近年では正月や祭りなど「ハレの日」の縁起物として珍重されています。
鮒ずしを作り続けて約35 年という木村水産㈱(屋号:あゆの店きむら)の木村昌弘さんに、
その潜在力についてうかがいました。
―鮒ずしというと、においで敬遠される方が多いと聞きます。
ひと昔前は「腐った魚が届いた」とクレームが入ることもありました。しかし近年は、健康志向の高まりとともに発酵食品として認知されるようになり、そういうことはなくなりました。若い世代でも食に関心の高い方はチーズと似た味わいを楽しんでくださっているので、先入観がない状態で食べていただいたほうが良い反応をいただいているように思います。うまく発酵した鮒ずしは骨まで軟らかく、においも穏やかで塩と酸味のバランスが絶妙です。そうしたものを召し上がっていただきたいです。
長年経験を積んでも樽をあける瞬間はいつも緊張するという。
―おいしい鮒ずしを見分けるコツはありますか?
これは私の主観ですが、わかりやすいのは卵の色ですね。卵が鮮やかなオレンジ色のものは、塩と酸味のバランスが良いように思います。店頭に並んでいるものはもちろんどれもおいしいですが、スライスされた鮒ずしの卵を見て、きれいだと思えるものを選んでいただくと良いですよ。
春に獲れたニゴロブナを塩漬けし、夏に塩抜きしたものをご飯とともに漬け込む。夏の高温で一気に乳酸発酵が進み、一年以上かけてじっくりと熟成する。
―御社のこだわりを教えてください。
鮒ずしは、蔵に住む菌の違いで味に差が出ると言われているので、10 年ほど前に蔵を建て替えた際は、古い蔵の壁の一部を持ちこむなどしました。また、うちでは原料となるニゴロブナの鮮度にこだわり、ウロコ一枚残らないよう丁寧に塩漬けします。さらに魚と白米を漬け込むときの手水にはみりんを使い、一年以上寝かせて十分発酵するので、においは抑え気味で、なおかつ鮒ずしの旨味はしっかり味わっていただける仕上がりになっています。
魚の油分と発酵の作用で手肌がなめらかに。
―昨年、男女とも滋賀県の健康寿命が全国1位と発表されました*。どのように受け止められましたか?

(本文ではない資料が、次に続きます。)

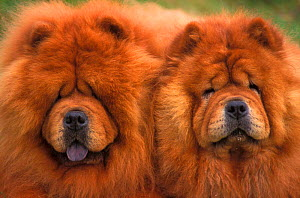 Two Chow chow dogs, rough coated  -  Adriano Bacchella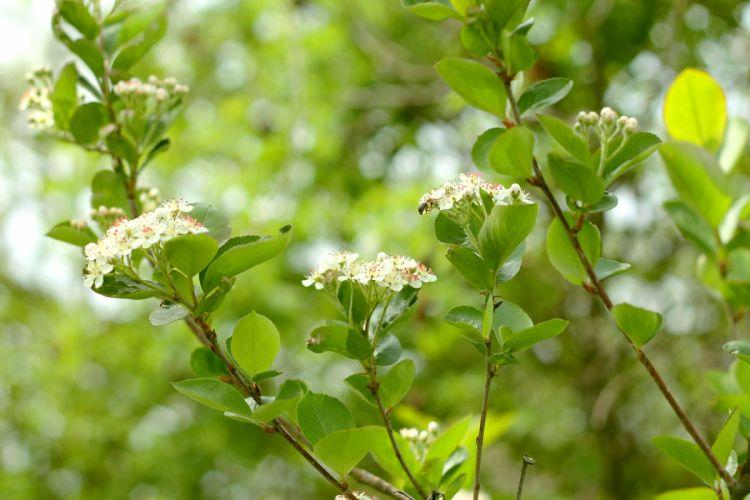 aronis tree blossom flowering leaves bee spring wallpaper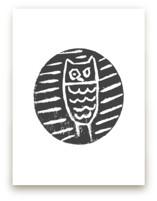 Little Owl by Jenn Lawrence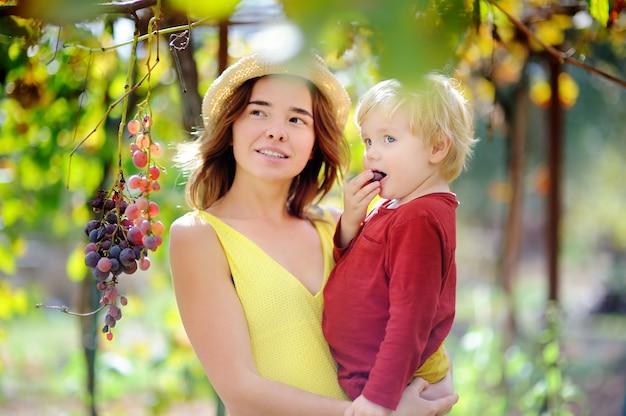 Giovane bella ragazza e piccolo bambino che selezionano uva piena nel giorno soleggiato in italia. felice femmina agricoltore e il suo piccolo aiutante lavorando nel frutteto Foto Premium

昔から鮒ずしは、お腹が痛いときは整腸作用があるから食べなさいとか、風邪のときは滋養があるからお吸い物にして飲みなさいといわれてきました。鮒ずしの歴史は1000 年以上もあり、連綿と受け継がれた先人の知恵というのは、あながち間違いとは言いきれない気がするのです。鮒ずしには乳酸菌が豊富で、その乳酸菌が血圧を下げることは研究でも確認されているので、つくり手としては、長寿県となった基礎の部分で貢献できたこともあるのではと思いたいですね。
発酵の力で80KGの重石が「踊る」こともある。
―発酵文化の担い手として目標は?
琵琶湖の水産物で商売をさせていただいていることに感謝し、鮒ずしの味と技術をしっかり後世につなぐことが使命と感じています。そのためには、後継者の育成と同時に、品質向上の努力を惜しまず、地元の食材の新たな価値づくりに挑戦しつづけたいと思います。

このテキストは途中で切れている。